Ia menambahkan bahwa Komisi XII DPR RI akan terus melakukan pengawasan terhadap perkembangan di lapangan, termasuk memantau kondisi stok BBM pada fasilitas penyimpanan nasional serta mengevaluasi kesiapan logistik energi secara berkala.
Ke depan, Komisi XII juga mendorong pemerintah untuk mengantisipasi potensi gangguan pasokan energi dengan mencari alternatif sumber pengadaan BBM yang tidak melewati jalur logistik di kawasan konflik.
"Atas dasar itu, kami akan terus berada di garis depan dalam menjaga kedaulatan energi nasional, memastikan pasokan energi tetap terjaga, harga tetap stabil, serta aktivitas ekonomi masyarakat tidak terganggu oleh kepanikan yang tidak berdasar," pungkasnya.
Menteri Energi dan Sumber Daya Mineral (ESDM), Bahlil Lahadalia, meminta masyarakat untuk tidak melakukan pembelian panik (panic buying) bahan bakar minyak (BBM) menyusul memanasnya situasi geopolitik antara Israel-Amerika Serikat dengan Iran.
Hal ini disampaikan Bahlil merespons fenomena antrean kendaraan yang mengular di sejumlah Stasiun Pengisian Bahan Bakar Umum (SPBU) di berbagai daerah akibat kekhawatiran dampak perang di Timur Tengah.
Menurut Bahlil, ketersediaan stok BBM nasional saat ini dalam kondisi aman dan suplai berjalan lancar, sehingga masyarakat tidak perlu khawatir akan kelangkaan.
"Jadi enggak perlu ada panik, enggak perlu.
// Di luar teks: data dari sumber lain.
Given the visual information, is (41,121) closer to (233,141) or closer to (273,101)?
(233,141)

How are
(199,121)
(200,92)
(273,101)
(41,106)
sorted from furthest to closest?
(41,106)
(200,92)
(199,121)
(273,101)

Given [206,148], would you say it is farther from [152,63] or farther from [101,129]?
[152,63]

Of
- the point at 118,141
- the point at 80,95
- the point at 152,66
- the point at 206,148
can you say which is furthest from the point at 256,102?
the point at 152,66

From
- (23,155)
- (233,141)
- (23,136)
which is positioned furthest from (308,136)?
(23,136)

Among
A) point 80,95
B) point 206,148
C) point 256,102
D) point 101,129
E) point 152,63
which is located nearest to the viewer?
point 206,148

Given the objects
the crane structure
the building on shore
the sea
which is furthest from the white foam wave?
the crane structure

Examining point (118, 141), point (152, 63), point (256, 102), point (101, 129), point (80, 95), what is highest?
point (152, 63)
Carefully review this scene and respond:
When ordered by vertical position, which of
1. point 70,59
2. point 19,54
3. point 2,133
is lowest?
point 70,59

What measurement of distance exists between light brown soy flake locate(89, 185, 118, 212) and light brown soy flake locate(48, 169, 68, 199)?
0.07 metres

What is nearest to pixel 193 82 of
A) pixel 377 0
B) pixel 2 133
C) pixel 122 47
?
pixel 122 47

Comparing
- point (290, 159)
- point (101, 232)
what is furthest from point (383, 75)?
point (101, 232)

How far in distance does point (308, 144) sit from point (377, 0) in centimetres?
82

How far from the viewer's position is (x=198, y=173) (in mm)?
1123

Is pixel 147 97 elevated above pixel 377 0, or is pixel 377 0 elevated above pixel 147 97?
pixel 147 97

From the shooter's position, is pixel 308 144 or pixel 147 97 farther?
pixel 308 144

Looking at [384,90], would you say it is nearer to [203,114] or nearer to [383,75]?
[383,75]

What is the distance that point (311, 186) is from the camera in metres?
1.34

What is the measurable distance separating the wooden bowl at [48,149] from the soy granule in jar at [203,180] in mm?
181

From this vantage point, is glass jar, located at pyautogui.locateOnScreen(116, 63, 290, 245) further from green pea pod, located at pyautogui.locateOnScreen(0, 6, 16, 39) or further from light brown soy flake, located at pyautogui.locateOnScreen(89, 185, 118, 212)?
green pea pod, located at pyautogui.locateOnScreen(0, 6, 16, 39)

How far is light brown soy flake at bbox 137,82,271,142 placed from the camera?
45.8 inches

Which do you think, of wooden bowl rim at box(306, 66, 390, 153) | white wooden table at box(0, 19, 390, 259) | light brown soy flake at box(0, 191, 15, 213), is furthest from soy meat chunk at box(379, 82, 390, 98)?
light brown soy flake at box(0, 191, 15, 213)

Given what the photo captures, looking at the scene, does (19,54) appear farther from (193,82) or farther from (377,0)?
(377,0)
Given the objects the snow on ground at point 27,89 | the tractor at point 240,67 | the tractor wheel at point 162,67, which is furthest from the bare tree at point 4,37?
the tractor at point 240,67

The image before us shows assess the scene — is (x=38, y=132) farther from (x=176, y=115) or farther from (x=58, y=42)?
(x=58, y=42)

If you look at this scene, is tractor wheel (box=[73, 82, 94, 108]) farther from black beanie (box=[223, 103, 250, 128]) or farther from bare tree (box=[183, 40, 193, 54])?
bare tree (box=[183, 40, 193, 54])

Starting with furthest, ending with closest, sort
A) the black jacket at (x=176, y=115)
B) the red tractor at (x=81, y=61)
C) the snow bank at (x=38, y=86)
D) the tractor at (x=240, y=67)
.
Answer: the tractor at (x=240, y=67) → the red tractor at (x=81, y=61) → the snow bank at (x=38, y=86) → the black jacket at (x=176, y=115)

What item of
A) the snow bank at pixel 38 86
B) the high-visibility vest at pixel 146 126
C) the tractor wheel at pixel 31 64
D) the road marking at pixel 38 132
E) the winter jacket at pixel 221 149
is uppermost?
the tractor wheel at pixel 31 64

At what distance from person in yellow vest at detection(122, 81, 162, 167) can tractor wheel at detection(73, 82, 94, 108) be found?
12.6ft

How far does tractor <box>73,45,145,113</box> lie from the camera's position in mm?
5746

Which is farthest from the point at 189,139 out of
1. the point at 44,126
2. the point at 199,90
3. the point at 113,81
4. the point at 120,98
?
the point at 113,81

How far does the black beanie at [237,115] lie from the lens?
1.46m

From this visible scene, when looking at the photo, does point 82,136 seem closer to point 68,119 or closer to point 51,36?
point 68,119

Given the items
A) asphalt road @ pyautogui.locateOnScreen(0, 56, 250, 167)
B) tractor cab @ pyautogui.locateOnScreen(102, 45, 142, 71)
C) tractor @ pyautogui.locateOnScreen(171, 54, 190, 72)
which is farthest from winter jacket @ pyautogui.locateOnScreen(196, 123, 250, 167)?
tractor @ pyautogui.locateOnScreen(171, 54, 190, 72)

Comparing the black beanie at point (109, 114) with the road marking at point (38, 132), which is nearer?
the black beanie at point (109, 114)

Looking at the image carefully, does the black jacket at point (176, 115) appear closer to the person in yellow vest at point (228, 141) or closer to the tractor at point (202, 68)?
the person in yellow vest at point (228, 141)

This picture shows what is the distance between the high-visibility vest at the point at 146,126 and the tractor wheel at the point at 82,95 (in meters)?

Suplai lancar," kata Bahlil di Kantor DPP Partai Golkar, Jakarta Barat, Jumat (6/3/2026).
Ia menjelaskan, kapasitas tempat penyimpanan (storage) minyak Indonesia sejak dulu memang hanya menampung pasokan selama 25 hari.
Saat ini, kata Bahlil, realisasi stok yang tersedia berada di angka 23 hari, masih di atas batas aman standar nasional.
"Nah, standar minimal ketersediaan kita itu untuk standar nasional minimal harus di atas 20 hari. Sekarang minyak kita 23 hari. Jadi itu artinya bahwa standar kepemilikan kita, minyak kita itu aman," ujarnya.